22 mars 2014 / 20:43 / il y a 3 ans

La crise en Ukraine dope les pourparlers commerciaux USA-UE

Le représentant américain au Commerce, Michael Froman, a déclaré que la crise en Ukraine et les tensions avec la Russie illustraient la nécessité d'un renforcement substantiel des liens économiques entre les Etats-Unis et l'Union européenne (UE). Il a notamment évoqué la perspective d'exportations de gaz naturel américain vers l'Europe en citant les compagnies françaises Total et GDF Suez. /Photo prise le 18 mars 2014/Jonathan Ernst

BRUXELLES (Reuters) - La crise en Ukraine et les tensions avec la Russie illustrent la nécessité d'un renforcement substantiel des liens économiques entre les Etats-Unis et l'Union européenne (UE), a déclaré samedi le représentant américain au Commerce.

Michael Froman a notamment évoqué la perspective d'exportations de gaz naturel américain vers l'Europe en citant les compagnies françaises Total et GDF Suez.

Quatre jours avant le sommet UE-USA mercredi à Bruxelles en présence du président américain Barack Obama, Michael Froman a jugé que le raisonnement "ne pourrait jamais être plus fort" qu'en ce moment en faveur du pacte de libre-échange en cours de négociations depuis juillet entre les deux parties.

"Quand on regarde le monde aujourd'hui, il y a de puissantes raisons pour que l'Europe et les Etats-Unis s'associent pour démontrer qu'ils peuvent porter leur relation à un nouveau niveau", a-t-il dit à la presse à Bruxelles.

"Les développements récents soulignent l'importance de la relation transatlantique. Aussi bien du point de vue stratégique qu'économique, le raisonnement en faveur du TTIP ne pourrait jamais être plus fort", a-t-il ajouté, en utilisant le sigle américain du "partenariat transatlantique de commerce et d'investissement" en cours de discussions.

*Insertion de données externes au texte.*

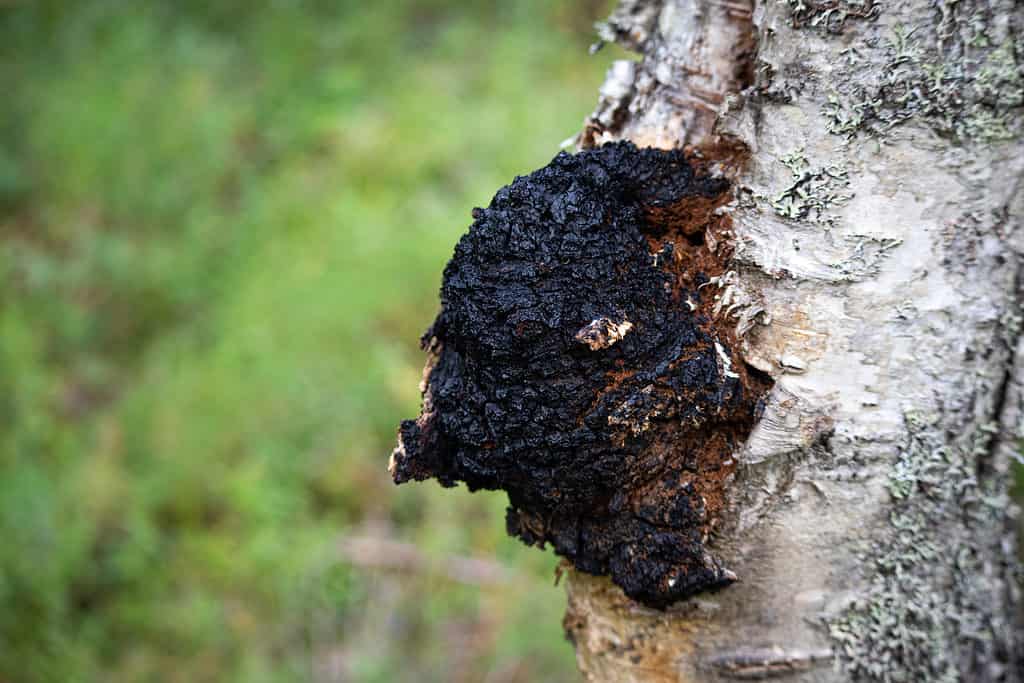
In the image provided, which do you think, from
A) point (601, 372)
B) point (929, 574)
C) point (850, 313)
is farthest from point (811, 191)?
point (929, 574)

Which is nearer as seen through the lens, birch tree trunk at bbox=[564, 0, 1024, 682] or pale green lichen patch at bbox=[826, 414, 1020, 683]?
birch tree trunk at bbox=[564, 0, 1024, 682]

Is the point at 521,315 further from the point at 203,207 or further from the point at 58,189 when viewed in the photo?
the point at 58,189

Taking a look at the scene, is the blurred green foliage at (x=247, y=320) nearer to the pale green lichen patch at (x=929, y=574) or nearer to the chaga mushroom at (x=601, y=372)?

Si elles aboutissent, les négociations déboucheront sur le plus important accord de libre-échange jamais conclu puisqu'il couvrirait près de 50% de la production économique mondiale, 30% du commerce international et 20% des investissements directs étrangers. A Washington comme à Bruxelles, on estime qu'il pourrait générer un surcroît d'activité de plus de 100 milliards de dollars par an des deux côtés de l'Atlantique en créant un marché de 800 millions de consommateurs.

LICENCES D'EXPORTATION

Les révélations sur l'espionnage américain en Europe et les soupçons selon lesquels un tel pacte favoriserait essentiellement les grandes entreprises multinationales contribuent cependant à susciter des réticences chez les citoyens américains et européens vis-à-vis de ce projet.

Les dirigeants européens ont toutefois saisi l'occasion de la crise en Ukraine, à laquelle la Russie a pris la Crimée, pour alerter sur les risques liés à la dépendance de l'UE à l'égard de Moscou en matière d'approvisionnements énergétiques.

Or, les Etats-Unis pourraient jouer un rôle dans ce domaine.

Michael Froman a souligné à quel point un accord de libre-échange faciliterait pour les compagnies européennes les exportations de gaz naturel liquéfié (GNL) des Etats-Unis vers l'Europe. Une telle évolution pourrait même intervenir avant la conclusion formelle du pacte, comme le souhaitent la France, l'Allemagne et la Grande-Bretagne.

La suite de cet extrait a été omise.